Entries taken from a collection
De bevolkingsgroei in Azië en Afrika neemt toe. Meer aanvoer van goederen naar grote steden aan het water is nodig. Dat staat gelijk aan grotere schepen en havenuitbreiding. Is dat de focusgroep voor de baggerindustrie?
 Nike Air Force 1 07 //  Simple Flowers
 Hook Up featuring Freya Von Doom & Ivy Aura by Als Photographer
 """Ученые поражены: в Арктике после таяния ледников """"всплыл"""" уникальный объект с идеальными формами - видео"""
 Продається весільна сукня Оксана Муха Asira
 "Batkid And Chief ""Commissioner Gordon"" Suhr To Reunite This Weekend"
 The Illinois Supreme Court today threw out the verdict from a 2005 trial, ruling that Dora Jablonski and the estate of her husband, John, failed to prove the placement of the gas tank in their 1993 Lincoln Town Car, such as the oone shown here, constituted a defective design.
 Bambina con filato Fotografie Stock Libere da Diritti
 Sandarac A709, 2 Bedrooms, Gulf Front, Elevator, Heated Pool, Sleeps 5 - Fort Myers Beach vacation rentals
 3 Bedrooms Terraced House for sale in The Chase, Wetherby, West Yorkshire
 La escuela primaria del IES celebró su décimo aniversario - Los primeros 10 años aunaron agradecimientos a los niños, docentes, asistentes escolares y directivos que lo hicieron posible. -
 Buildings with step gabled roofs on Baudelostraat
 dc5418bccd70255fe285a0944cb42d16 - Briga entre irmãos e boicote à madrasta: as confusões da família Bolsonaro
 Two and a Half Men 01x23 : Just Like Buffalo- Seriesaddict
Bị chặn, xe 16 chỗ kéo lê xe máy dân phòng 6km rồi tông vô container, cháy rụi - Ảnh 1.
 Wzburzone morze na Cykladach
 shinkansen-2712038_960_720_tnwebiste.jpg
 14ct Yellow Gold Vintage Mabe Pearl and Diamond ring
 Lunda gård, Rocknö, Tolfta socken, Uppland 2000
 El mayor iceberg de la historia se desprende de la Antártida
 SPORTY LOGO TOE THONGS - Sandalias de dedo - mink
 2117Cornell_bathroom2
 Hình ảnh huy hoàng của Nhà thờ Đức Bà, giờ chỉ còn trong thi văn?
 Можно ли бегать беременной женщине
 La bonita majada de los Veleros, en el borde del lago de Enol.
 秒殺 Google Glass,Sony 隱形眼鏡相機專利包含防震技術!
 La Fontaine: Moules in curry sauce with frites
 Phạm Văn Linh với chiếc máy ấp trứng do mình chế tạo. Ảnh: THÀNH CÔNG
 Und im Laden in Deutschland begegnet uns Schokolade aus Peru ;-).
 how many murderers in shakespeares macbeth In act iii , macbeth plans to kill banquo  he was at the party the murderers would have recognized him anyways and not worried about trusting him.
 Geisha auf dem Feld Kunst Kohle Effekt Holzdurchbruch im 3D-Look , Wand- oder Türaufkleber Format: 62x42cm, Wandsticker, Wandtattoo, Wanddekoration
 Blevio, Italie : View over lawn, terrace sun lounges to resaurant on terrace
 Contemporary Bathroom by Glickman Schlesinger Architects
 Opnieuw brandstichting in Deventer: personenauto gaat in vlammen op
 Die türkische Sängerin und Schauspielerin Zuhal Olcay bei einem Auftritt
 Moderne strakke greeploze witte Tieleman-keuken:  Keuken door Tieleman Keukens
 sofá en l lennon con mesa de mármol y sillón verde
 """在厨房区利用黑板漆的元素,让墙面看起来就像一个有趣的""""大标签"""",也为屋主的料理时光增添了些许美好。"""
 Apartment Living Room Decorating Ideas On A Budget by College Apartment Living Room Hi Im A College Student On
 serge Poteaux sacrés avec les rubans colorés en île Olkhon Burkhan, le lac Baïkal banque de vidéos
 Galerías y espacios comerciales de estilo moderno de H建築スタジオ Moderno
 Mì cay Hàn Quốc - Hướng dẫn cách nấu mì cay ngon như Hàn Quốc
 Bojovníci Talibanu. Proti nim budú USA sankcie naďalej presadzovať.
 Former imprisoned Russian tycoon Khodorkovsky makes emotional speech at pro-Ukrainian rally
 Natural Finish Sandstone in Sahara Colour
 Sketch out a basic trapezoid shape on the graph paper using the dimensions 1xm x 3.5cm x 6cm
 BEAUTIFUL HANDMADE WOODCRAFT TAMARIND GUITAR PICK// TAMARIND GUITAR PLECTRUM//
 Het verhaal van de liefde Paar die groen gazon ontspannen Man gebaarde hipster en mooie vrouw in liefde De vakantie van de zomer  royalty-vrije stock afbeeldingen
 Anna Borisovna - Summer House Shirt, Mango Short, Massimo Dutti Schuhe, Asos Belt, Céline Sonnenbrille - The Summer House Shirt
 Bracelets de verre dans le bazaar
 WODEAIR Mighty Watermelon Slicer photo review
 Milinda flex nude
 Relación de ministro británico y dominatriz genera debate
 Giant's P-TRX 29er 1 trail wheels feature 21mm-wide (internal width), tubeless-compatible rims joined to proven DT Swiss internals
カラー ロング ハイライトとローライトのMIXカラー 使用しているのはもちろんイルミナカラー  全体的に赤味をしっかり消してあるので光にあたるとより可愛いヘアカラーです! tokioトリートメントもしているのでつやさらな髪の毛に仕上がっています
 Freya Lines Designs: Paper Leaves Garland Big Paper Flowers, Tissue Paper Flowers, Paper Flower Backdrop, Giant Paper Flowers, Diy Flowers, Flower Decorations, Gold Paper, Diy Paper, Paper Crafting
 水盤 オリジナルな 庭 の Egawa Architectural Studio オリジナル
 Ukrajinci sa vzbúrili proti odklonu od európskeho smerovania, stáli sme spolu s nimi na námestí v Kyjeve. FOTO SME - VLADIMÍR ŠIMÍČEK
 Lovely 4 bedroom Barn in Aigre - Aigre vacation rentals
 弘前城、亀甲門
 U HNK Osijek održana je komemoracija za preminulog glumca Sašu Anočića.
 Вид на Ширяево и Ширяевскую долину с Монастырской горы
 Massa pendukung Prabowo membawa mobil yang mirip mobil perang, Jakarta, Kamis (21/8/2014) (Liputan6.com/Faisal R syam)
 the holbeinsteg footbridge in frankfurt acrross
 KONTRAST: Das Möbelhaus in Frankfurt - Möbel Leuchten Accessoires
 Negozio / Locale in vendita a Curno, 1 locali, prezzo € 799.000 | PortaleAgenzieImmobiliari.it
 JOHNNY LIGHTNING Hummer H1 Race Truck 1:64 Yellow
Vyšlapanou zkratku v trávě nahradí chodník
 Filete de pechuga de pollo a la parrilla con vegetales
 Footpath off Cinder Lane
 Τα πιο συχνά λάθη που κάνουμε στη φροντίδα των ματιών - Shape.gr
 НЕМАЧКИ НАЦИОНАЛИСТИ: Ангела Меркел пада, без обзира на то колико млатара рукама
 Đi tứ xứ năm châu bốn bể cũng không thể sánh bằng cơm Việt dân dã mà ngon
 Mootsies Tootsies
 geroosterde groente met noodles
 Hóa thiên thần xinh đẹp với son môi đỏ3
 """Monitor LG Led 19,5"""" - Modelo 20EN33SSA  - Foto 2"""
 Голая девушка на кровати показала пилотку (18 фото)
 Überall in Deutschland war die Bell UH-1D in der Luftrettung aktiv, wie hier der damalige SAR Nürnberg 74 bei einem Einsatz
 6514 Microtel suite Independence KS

## Problem to solve
An exact copy of the lines above between the line holding "Buildings with step" and the line holding "shinkansen-2712038_960_720_tnwebiste.jpg", inclusive, is the whole answer.

## Your response
 Buildings with step gabled roofs on Baudelostraat
 dc5418bccd70255fe285a0944cb42d16 - Briga entre irmãos e boicote à madrasta: as confusões da família Bolsonaro
 Two and a Half Men 01x23 : Just Like Buffalo- Seriesaddict
Bị chặn, xe 16 chỗ kéo lê xe máy dân phòng 6km rồi tông vô container, cháy rụi - Ảnh 1.
 Wzburzone morze na Cykladach
 shinkansen-2712038_960_720_tnwebiste.jpg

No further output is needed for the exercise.